Stovetop Pinto Beans Recipe:
- Add the dried beans to all large stockpot and allow to soak overnight. Drain the dried beans and add in all other ingredients and combine well. Add water until the beans are fully covered.
- Bring the beans to a boil over high heat and boil for 15 minutes. Reduce the temperature to low and allow the pinto beans to simmer until they tender when pressed against the side of the stockpot with a wooden spoon, 2 to 3 hours. Add water to the beans as needed.
Pressure Cooker Pinto Beans Recipe:
- Add the dried beans, as well as all of the remaining ingredients, to a 6-quart pressure cooker. Add water until the beans are fully covered, taking care not to fill the pressure cooker more than half full of water.

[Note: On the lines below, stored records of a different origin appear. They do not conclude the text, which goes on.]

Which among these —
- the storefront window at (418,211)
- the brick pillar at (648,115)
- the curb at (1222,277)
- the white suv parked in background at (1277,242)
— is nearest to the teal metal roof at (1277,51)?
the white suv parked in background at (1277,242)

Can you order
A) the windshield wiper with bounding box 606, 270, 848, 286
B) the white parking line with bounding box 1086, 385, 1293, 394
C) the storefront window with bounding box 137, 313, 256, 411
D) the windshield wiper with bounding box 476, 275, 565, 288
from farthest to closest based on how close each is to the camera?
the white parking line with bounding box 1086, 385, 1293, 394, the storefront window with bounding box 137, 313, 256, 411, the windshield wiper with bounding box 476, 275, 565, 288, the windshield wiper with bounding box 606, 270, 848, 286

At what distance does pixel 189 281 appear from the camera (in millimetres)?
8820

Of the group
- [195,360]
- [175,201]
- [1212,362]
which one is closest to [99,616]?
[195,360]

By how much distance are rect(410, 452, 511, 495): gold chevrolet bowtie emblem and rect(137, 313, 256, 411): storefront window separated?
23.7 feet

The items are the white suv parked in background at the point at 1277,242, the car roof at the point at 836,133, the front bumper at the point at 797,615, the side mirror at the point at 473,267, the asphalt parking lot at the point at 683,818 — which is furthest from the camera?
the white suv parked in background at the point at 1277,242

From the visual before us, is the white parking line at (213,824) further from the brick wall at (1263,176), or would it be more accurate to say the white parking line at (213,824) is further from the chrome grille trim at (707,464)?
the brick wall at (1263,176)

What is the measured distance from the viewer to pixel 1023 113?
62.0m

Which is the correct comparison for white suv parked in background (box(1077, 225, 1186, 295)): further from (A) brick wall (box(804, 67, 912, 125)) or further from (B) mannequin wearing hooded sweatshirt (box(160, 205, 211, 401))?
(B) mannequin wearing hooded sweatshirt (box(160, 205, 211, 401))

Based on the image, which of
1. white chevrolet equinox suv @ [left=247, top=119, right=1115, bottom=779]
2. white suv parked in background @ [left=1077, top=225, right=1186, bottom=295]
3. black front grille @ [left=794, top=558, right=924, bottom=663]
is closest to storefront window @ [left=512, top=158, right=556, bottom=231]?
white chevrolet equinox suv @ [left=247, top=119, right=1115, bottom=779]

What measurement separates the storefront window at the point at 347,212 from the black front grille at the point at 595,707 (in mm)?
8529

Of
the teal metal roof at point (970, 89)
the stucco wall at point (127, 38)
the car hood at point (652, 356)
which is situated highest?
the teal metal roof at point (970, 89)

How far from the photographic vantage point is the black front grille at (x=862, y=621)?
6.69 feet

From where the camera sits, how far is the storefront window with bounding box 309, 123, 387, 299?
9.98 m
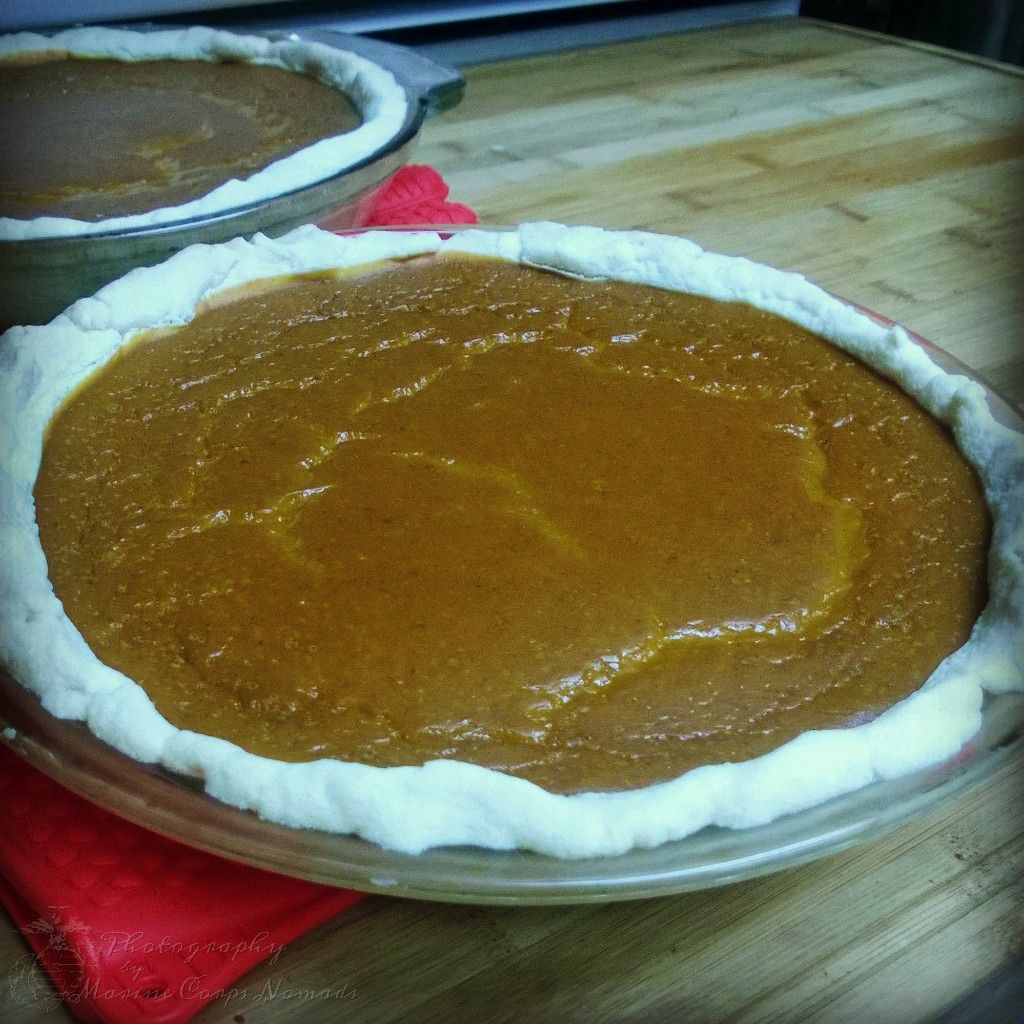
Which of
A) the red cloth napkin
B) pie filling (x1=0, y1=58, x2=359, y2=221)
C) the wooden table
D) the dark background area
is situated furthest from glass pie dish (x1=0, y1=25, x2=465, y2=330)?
the dark background area

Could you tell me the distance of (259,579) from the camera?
29.8 inches

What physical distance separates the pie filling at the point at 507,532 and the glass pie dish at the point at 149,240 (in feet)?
0.24

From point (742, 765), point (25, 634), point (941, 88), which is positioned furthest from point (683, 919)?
point (941, 88)

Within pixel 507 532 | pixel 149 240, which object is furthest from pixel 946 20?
pixel 507 532

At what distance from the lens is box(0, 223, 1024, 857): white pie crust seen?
0.57 metres

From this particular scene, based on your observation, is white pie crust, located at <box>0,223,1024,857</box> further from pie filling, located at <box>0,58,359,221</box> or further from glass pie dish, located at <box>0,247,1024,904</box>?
pie filling, located at <box>0,58,359,221</box>

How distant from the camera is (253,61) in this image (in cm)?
167

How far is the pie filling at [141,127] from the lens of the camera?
123cm

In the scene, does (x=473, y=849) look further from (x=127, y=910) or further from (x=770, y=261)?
(x=770, y=261)

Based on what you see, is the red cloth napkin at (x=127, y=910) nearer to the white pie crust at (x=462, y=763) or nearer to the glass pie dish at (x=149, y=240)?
the white pie crust at (x=462, y=763)

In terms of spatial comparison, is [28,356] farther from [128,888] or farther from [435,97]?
[435,97]

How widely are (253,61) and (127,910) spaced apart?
1.37 m

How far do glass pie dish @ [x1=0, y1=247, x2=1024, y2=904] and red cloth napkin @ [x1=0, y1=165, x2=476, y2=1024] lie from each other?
66 mm

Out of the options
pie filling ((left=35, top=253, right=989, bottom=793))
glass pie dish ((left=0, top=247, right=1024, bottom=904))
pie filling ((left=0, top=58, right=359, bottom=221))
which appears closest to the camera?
glass pie dish ((left=0, top=247, right=1024, bottom=904))
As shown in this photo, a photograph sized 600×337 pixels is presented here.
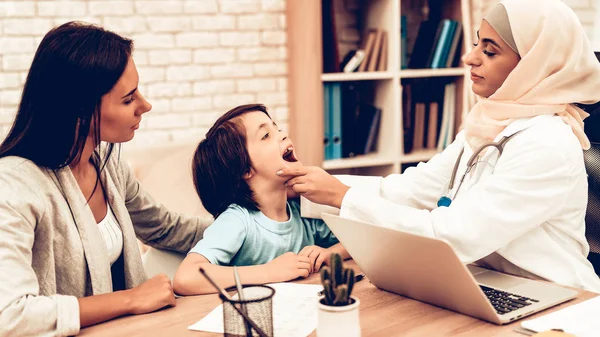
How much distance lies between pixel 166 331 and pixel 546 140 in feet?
3.15

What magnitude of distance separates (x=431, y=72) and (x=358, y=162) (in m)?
0.63

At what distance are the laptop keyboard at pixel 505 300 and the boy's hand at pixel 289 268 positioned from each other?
1.41 feet

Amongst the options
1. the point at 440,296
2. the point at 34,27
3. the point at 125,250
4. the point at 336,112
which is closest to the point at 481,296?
the point at 440,296

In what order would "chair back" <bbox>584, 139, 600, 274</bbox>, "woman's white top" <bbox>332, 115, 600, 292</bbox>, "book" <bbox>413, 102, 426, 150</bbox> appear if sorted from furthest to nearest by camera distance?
"book" <bbox>413, 102, 426, 150</bbox>
"chair back" <bbox>584, 139, 600, 274</bbox>
"woman's white top" <bbox>332, 115, 600, 292</bbox>

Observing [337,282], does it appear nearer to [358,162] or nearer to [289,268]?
[289,268]

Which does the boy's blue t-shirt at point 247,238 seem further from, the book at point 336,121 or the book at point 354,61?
the book at point 354,61

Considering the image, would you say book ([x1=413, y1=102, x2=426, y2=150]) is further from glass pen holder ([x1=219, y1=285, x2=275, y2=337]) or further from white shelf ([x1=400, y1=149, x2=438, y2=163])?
glass pen holder ([x1=219, y1=285, x2=275, y2=337])

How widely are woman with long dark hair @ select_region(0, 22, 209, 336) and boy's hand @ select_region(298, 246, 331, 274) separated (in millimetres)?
375

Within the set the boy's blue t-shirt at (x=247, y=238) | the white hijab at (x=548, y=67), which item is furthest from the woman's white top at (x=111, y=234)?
the white hijab at (x=548, y=67)

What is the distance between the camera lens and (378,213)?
5.44ft

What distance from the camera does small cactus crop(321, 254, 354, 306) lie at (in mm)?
1140

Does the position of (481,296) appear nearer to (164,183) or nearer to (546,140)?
(546,140)

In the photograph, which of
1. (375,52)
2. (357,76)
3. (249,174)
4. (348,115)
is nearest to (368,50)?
(375,52)

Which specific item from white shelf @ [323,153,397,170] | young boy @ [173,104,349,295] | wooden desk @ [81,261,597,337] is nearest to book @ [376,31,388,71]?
white shelf @ [323,153,397,170]
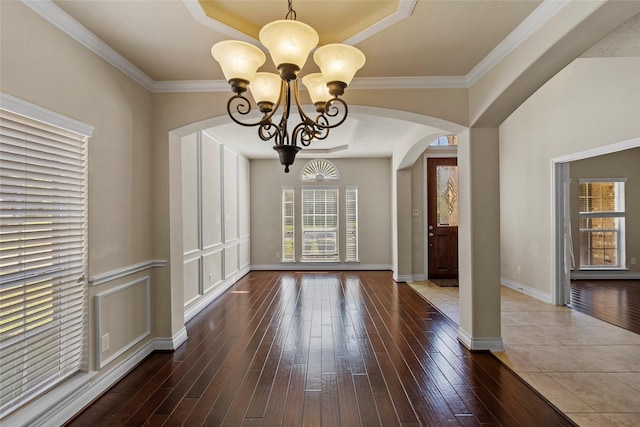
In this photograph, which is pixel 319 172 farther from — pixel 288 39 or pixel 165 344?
pixel 288 39

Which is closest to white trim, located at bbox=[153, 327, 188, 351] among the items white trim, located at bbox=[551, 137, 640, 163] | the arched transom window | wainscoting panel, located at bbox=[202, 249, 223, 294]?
wainscoting panel, located at bbox=[202, 249, 223, 294]

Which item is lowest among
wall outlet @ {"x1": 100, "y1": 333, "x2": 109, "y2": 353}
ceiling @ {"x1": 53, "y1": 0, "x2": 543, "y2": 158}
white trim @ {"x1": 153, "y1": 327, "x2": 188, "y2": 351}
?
white trim @ {"x1": 153, "y1": 327, "x2": 188, "y2": 351}

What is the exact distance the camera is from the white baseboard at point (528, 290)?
15.8ft

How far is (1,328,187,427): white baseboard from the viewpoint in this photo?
1864 mm

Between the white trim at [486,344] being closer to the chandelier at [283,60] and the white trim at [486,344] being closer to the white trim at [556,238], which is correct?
the white trim at [556,238]

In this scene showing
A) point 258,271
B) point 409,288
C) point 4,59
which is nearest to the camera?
point 4,59

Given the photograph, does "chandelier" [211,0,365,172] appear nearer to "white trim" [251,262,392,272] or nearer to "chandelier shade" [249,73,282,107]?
"chandelier shade" [249,73,282,107]

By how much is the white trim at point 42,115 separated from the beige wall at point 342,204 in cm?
534

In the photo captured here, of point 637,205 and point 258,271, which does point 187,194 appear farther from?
point 637,205

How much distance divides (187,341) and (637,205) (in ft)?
27.2

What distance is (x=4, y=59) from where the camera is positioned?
174cm

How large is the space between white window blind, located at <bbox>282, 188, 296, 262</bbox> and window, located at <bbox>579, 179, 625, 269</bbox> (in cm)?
607

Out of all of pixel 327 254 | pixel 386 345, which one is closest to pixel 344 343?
pixel 386 345

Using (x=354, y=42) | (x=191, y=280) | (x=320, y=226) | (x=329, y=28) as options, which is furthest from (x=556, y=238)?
(x=191, y=280)
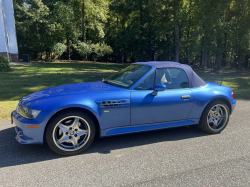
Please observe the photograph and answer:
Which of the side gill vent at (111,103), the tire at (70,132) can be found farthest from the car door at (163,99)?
the tire at (70,132)

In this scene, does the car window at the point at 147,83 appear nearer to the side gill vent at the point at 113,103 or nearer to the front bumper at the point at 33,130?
the side gill vent at the point at 113,103

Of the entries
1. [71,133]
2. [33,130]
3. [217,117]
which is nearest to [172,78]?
[217,117]

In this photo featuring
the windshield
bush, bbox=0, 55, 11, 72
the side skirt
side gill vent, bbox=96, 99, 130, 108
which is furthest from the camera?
bush, bbox=0, 55, 11, 72

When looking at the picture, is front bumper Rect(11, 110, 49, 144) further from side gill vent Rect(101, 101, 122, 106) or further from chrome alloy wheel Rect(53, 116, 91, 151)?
side gill vent Rect(101, 101, 122, 106)

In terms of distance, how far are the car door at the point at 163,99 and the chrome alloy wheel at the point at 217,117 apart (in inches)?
25.3

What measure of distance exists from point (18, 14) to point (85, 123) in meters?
34.6

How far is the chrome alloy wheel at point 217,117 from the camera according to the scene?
4.55m

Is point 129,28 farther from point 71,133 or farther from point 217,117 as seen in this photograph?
point 71,133

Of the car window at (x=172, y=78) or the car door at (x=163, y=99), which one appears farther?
the car window at (x=172, y=78)

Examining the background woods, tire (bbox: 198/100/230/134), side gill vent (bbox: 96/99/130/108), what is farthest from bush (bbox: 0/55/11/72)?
the background woods

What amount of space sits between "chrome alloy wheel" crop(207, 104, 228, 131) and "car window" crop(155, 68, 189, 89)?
85 cm

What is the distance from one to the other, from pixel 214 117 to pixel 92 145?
8.73 feet

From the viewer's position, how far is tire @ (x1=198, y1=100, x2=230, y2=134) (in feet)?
14.6

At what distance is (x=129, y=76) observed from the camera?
14.3 feet
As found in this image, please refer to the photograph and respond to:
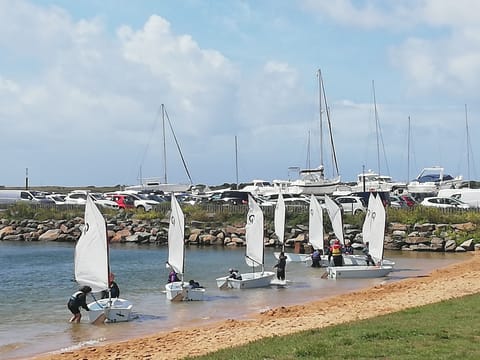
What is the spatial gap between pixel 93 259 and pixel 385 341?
11.9 m

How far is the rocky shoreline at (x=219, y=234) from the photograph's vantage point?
4741 cm

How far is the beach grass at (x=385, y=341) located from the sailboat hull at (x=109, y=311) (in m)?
8.13

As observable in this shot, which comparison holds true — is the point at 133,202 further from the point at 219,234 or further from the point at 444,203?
the point at 444,203

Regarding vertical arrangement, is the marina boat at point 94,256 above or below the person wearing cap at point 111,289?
above

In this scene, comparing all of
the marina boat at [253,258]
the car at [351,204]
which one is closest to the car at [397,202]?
the car at [351,204]

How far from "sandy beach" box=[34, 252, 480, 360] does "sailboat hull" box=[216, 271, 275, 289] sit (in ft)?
13.3

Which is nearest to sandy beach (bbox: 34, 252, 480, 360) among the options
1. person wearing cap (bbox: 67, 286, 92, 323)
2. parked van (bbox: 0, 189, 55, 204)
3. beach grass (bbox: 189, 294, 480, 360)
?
beach grass (bbox: 189, 294, 480, 360)

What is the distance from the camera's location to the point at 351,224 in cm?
5250

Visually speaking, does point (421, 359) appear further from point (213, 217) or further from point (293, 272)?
point (213, 217)

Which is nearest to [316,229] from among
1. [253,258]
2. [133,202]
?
[253,258]

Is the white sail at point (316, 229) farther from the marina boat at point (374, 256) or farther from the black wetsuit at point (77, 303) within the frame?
the black wetsuit at point (77, 303)

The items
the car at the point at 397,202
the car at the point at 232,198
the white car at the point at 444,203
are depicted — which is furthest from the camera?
the car at the point at 232,198

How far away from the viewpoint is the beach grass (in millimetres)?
11680

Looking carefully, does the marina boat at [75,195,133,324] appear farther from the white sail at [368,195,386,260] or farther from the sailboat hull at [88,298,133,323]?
the white sail at [368,195,386,260]
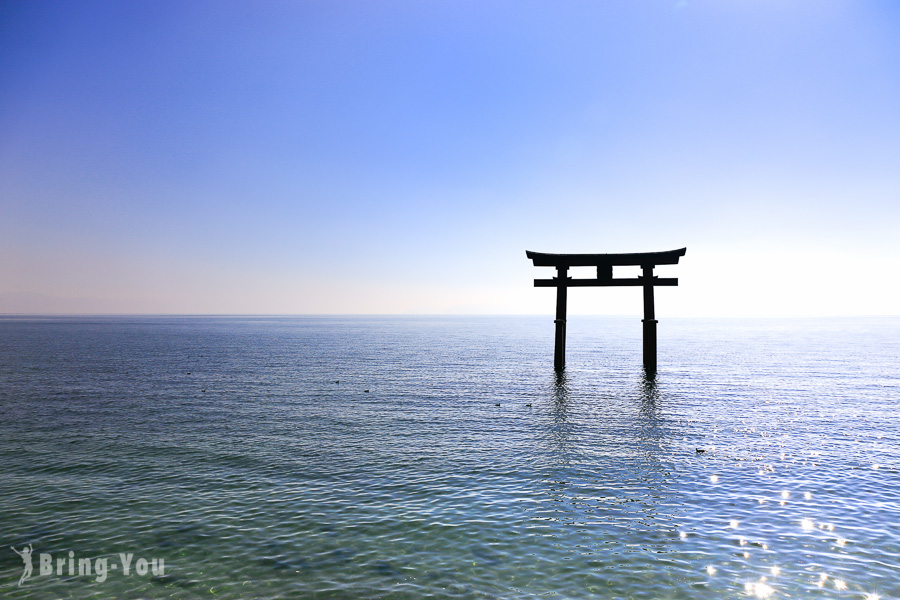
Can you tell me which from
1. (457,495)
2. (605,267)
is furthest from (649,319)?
(457,495)

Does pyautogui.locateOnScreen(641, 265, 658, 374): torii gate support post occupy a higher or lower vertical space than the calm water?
higher

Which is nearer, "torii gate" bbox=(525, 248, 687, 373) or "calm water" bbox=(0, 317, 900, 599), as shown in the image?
"calm water" bbox=(0, 317, 900, 599)

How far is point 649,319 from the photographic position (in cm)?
3122

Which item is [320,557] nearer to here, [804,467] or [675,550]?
[675,550]

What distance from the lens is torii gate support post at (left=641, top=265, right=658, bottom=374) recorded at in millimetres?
29781

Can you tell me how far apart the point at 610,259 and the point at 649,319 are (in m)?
4.91

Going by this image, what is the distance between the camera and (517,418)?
21.6m

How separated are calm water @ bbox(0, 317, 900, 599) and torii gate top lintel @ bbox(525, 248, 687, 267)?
26.3ft

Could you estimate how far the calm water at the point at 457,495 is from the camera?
8094 mm

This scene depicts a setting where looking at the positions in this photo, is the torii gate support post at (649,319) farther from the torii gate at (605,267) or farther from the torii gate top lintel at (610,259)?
the torii gate top lintel at (610,259)

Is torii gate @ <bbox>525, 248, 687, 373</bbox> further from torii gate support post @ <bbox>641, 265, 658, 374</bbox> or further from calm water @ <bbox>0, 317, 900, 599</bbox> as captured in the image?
calm water @ <bbox>0, 317, 900, 599</bbox>

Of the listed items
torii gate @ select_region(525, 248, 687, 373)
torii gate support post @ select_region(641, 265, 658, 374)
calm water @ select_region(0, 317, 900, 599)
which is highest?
torii gate @ select_region(525, 248, 687, 373)

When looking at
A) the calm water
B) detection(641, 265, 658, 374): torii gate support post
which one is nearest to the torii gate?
detection(641, 265, 658, 374): torii gate support post

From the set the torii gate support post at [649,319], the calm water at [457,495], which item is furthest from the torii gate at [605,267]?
the calm water at [457,495]
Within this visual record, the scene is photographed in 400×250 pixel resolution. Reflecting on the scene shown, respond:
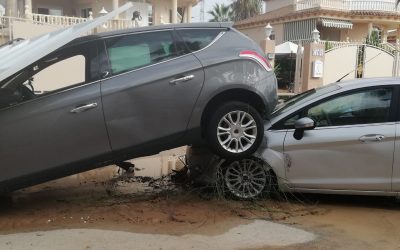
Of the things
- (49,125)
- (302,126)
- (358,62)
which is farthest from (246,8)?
(49,125)

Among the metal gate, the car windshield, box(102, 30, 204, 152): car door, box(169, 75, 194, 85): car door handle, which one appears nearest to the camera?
box(102, 30, 204, 152): car door

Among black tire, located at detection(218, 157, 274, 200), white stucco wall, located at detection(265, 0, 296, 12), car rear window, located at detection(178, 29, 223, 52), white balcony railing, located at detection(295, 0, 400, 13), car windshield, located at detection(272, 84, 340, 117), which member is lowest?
black tire, located at detection(218, 157, 274, 200)

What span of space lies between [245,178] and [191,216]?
81 centimetres

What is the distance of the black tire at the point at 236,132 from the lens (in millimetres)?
5418

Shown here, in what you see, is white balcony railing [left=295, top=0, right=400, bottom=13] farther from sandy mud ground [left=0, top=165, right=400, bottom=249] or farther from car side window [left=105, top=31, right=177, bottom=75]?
car side window [left=105, top=31, right=177, bottom=75]

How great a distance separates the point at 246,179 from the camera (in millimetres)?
5750

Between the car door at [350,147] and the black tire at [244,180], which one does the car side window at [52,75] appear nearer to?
the black tire at [244,180]

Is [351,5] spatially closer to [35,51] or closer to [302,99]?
[302,99]

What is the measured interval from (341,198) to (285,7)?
1282 inches

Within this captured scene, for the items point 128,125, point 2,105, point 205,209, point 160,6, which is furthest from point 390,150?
point 160,6

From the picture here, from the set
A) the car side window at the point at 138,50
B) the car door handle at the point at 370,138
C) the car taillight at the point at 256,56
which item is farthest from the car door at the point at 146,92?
the car door handle at the point at 370,138

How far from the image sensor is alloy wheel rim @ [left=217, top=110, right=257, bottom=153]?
17.9 ft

- Seal the pressure cooker and cook the beans under high pressure for 30 minutes. Use either the "quick release" method or the natural release method with your pressure cooker. The quick release method will quickly release the pressure from your pressure cooker so that you may remove the lid. The natural release method releases the pressure more slowly, but allows the beans to continue cooking a bit longer and are somewhat more tender.
Add a dash of pepper sauce to these and you’ve got yourself a delicious meal!